---------- RECORDS FOR THE TASK

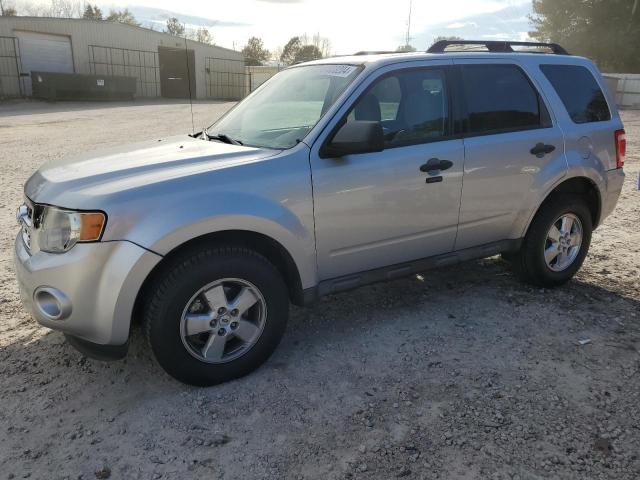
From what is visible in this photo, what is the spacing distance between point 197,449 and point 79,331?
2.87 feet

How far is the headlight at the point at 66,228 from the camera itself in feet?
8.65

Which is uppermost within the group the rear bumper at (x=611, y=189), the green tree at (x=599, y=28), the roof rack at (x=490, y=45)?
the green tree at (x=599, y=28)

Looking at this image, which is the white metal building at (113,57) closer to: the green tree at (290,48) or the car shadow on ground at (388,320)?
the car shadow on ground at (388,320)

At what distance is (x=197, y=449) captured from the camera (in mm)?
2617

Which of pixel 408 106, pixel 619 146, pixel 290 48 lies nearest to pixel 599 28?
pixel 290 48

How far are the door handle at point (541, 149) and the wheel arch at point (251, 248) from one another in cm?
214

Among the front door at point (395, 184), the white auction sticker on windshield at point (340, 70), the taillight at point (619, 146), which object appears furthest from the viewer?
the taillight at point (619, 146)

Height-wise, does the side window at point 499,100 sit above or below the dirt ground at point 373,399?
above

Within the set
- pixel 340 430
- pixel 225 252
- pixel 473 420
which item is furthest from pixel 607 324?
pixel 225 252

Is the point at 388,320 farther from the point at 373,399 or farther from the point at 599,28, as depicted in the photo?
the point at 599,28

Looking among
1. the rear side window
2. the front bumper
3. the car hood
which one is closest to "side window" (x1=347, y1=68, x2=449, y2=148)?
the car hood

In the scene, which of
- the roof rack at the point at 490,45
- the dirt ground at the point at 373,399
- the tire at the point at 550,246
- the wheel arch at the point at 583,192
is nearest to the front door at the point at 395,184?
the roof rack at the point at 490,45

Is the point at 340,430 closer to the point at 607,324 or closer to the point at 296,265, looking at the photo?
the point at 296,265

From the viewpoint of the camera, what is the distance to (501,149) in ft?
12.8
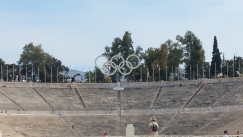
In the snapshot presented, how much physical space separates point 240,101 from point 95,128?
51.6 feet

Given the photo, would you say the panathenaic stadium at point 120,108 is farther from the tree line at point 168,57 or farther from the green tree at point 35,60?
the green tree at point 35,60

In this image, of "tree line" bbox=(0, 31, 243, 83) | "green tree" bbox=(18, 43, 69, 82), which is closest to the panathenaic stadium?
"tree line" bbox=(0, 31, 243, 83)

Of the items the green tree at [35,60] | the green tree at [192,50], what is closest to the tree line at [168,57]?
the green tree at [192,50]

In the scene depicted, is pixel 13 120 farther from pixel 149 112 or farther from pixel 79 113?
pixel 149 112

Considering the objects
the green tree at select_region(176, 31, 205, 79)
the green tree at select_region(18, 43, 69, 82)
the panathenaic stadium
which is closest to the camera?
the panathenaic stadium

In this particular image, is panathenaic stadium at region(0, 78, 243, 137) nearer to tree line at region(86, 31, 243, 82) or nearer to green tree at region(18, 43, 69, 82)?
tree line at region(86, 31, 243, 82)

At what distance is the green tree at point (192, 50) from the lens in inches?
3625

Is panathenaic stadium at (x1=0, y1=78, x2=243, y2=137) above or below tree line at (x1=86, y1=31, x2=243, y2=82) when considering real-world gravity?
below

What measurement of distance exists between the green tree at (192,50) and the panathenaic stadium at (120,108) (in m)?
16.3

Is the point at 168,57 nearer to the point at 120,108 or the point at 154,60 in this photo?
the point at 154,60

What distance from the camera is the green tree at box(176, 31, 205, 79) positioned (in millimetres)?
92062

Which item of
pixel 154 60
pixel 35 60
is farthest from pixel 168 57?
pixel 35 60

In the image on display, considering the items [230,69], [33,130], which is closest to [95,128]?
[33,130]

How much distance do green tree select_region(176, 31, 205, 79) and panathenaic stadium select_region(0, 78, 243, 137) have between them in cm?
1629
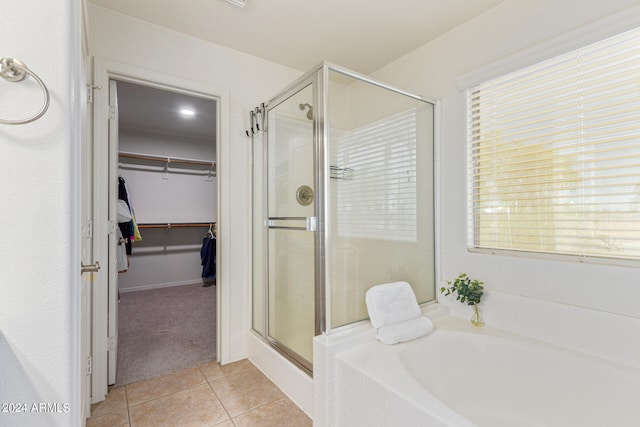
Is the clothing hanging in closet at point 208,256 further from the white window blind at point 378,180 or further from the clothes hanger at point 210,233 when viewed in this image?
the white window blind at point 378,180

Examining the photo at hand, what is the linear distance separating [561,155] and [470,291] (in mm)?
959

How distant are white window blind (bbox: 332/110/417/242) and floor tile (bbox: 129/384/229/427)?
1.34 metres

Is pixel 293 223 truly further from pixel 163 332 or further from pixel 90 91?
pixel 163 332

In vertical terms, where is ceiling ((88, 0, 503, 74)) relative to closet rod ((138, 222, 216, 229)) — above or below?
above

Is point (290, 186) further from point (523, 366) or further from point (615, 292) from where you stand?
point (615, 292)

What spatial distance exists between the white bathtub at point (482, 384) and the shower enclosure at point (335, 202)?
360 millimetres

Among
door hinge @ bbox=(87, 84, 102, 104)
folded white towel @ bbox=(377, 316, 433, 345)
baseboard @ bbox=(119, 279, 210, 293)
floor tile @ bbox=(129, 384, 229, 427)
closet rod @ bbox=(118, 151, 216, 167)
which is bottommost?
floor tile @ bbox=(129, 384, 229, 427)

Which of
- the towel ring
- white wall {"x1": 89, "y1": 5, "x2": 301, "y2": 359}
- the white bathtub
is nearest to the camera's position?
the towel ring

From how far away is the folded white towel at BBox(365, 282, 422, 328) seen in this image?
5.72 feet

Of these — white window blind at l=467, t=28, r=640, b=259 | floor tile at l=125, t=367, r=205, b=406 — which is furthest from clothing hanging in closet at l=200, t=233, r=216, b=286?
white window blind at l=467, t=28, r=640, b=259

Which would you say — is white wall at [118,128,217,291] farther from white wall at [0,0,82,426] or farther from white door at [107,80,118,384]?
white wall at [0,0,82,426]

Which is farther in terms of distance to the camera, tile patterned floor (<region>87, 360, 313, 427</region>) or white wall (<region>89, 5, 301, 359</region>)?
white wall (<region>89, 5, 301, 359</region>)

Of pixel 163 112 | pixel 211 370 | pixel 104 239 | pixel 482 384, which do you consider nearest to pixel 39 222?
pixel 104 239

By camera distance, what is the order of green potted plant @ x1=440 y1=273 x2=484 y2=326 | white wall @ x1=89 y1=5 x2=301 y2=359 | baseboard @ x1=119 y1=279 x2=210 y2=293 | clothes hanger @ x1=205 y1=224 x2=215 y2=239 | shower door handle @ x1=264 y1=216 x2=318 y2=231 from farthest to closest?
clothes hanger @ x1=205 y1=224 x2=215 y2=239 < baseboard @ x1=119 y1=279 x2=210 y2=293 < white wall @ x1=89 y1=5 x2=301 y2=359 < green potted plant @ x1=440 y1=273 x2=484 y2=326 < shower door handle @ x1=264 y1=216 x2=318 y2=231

--------------------

* _THE TASK_
Repeat everything in the records precisely. Images are excluded from the copy.

* _EXERCISE SOLUTION_
From what is visible in this photo, what is the spacing distance between point 197,449 and point 79,331?
2.87 feet

How far is the headlight at the point at 66,228 from the camera itself in feet?
8.65

Which is uppermost within the group the rear bumper at (x=611, y=189), the green tree at (x=599, y=28), the roof rack at (x=490, y=45)?
the green tree at (x=599, y=28)

Looking at this image, which is the white metal building at (113,57) closer to: the green tree at (290,48) or the car shadow on ground at (388,320)?
the car shadow on ground at (388,320)

At what distance is (x=197, y=449) captured from the camera (in mm)?
2617

Which of pixel 408 106, pixel 619 146, pixel 290 48 lies nearest to pixel 599 28?
pixel 290 48

How far are the door handle at point (541, 149) and the wheel arch at point (251, 248) from one another in cm?
214

Among the front door at point (395, 184), the white auction sticker on windshield at point (340, 70), the taillight at point (619, 146), which object appears furthest from the viewer?
the taillight at point (619, 146)

Height-wise, does the side window at point 499,100 sit above or below the dirt ground at point 373,399?
above

Within the set
- pixel 340 430
- pixel 225 252
- pixel 473 420
which item is furthest from pixel 607 324?
pixel 225 252

Is the point at 388,320 farther from the point at 373,399 or farther from the point at 599,28, as depicted in the photo?
the point at 599,28

Looking among
1. the rear side window
2. the front bumper
3. the car hood
which one is closest to "side window" (x1=347, y1=68, x2=449, y2=148)?
the car hood

In the scene, which of
- the roof rack at the point at 490,45
- the dirt ground at the point at 373,399
- the tire at the point at 550,246
- the wheel arch at the point at 583,192
is nearest to the front door at the point at 395,184?
the roof rack at the point at 490,45

Is the point at 340,430 closer to the point at 607,324 or closer to the point at 296,265, looking at the photo?
the point at 296,265

From the viewpoint of the camera, what is the distance to (501,149) in ft?
12.8
In the snapshot presented, how much physical space separates point 240,101 from point 95,128?
51.6 feet

Given the photo, would you say the panathenaic stadium at point 120,108 is farther from the tree line at point 168,57 or farther from the green tree at point 35,60?
the green tree at point 35,60

In this image, of "tree line" bbox=(0, 31, 243, 83) | "green tree" bbox=(18, 43, 69, 82), which is closest to the panathenaic stadium?
"tree line" bbox=(0, 31, 243, 83)

Of the items the green tree at [35,60] | the green tree at [192,50], what is closest to the tree line at [168,57]?
the green tree at [192,50]

In the scene depicted, is pixel 13 120 farther from pixel 149 112 or farther from pixel 79 113?
pixel 149 112

Considering the objects
the green tree at select_region(176, 31, 205, 79)
the green tree at select_region(18, 43, 69, 82)
the panathenaic stadium
which is closest to the camera?
the panathenaic stadium

In this particular image, is panathenaic stadium at region(0, 78, 243, 137) nearer to tree line at region(86, 31, 243, 82) or nearer to green tree at region(18, 43, 69, 82)?
tree line at region(86, 31, 243, 82)

At what distance is the green tree at point (192, 50) from the lens in inches?
3625

Is panathenaic stadium at (x1=0, y1=78, x2=243, y2=137) above or below tree line at (x1=86, y1=31, x2=243, y2=82) when considering real-world gravity?
below

What measurement of distance exists between the green tree at (192,50) and the panathenaic stadium at (120,108) (in m)?
16.3

Is the point at 168,57 nearer to the point at 120,108 or the point at 154,60 in this photo?
the point at 154,60

What distance from the camera is the green tree at box(176, 31, 205, 79) positioned (in millimetres)?
92062

Which item of
pixel 154 60
pixel 35 60
is farthest from pixel 168 57?
pixel 35 60

In the image on display, considering the items [230,69], [33,130], which is closest to [95,128]?
[33,130]

How much distance do green tree select_region(176, 31, 205, 79) and panathenaic stadium select_region(0, 78, 243, 137) have between them in cm?
1629
Is the clothing hanging in closet at point 208,256 further from the white window blind at point 378,180 or further from the clothes hanger at point 210,233 when viewed in this image?
the white window blind at point 378,180

Examining the photo at hand, what is the linear distance separating [561,155] and [470,291] (in mm)?
959

How distant are white window blind (bbox: 332/110/417/242) and floor tile (bbox: 129/384/229/427)?
1.34 metres

Is pixel 293 223 truly further from pixel 163 332 or further from pixel 90 91?
pixel 163 332

In vertical terms, where is ceiling ((88, 0, 503, 74)) relative to closet rod ((138, 222, 216, 229)) — above or below?
above

Is point (290, 186) further from point (523, 366) or further from point (615, 292) from where you stand?
point (615, 292)

What spatial distance exists between the white bathtub at point (482, 384) and the shower enclosure at point (335, 202)?
360 millimetres

Among
door hinge @ bbox=(87, 84, 102, 104)
folded white towel @ bbox=(377, 316, 433, 345)
baseboard @ bbox=(119, 279, 210, 293)
floor tile @ bbox=(129, 384, 229, 427)
closet rod @ bbox=(118, 151, 216, 167)
which is bottommost?
floor tile @ bbox=(129, 384, 229, 427)

Which of
- the towel ring
- white wall {"x1": 89, "y1": 5, "x2": 301, "y2": 359}
- the white bathtub
is nearest to the camera's position?
the towel ring

From how far away is the folded white towel at BBox(365, 282, 422, 328) seen in this image?
5.72 feet

Of these — white window blind at l=467, t=28, r=640, b=259 | floor tile at l=125, t=367, r=205, b=406 — which is furthest from clothing hanging in closet at l=200, t=233, r=216, b=286?
white window blind at l=467, t=28, r=640, b=259

Which would you say — is white wall at [118,128,217,291] farther from white wall at [0,0,82,426] or farther from white door at [107,80,118,384]?
white wall at [0,0,82,426]

Which is farther in terms of distance to the camera, tile patterned floor (<region>87, 360, 313, 427</region>) or white wall (<region>89, 5, 301, 359</region>)?
white wall (<region>89, 5, 301, 359</region>)

Of pixel 163 112 | pixel 211 370 | pixel 104 239 | pixel 482 384, which do you consider nearest to pixel 39 222?
pixel 104 239

By camera distance, what is the order of green potted plant @ x1=440 y1=273 x2=484 y2=326 | white wall @ x1=89 y1=5 x2=301 y2=359 | baseboard @ x1=119 y1=279 x2=210 y2=293 | clothes hanger @ x1=205 y1=224 x2=215 y2=239 | shower door handle @ x1=264 y1=216 x2=318 y2=231 from farthest to closest?
clothes hanger @ x1=205 y1=224 x2=215 y2=239 < baseboard @ x1=119 y1=279 x2=210 y2=293 < white wall @ x1=89 y1=5 x2=301 y2=359 < green potted plant @ x1=440 y1=273 x2=484 y2=326 < shower door handle @ x1=264 y1=216 x2=318 y2=231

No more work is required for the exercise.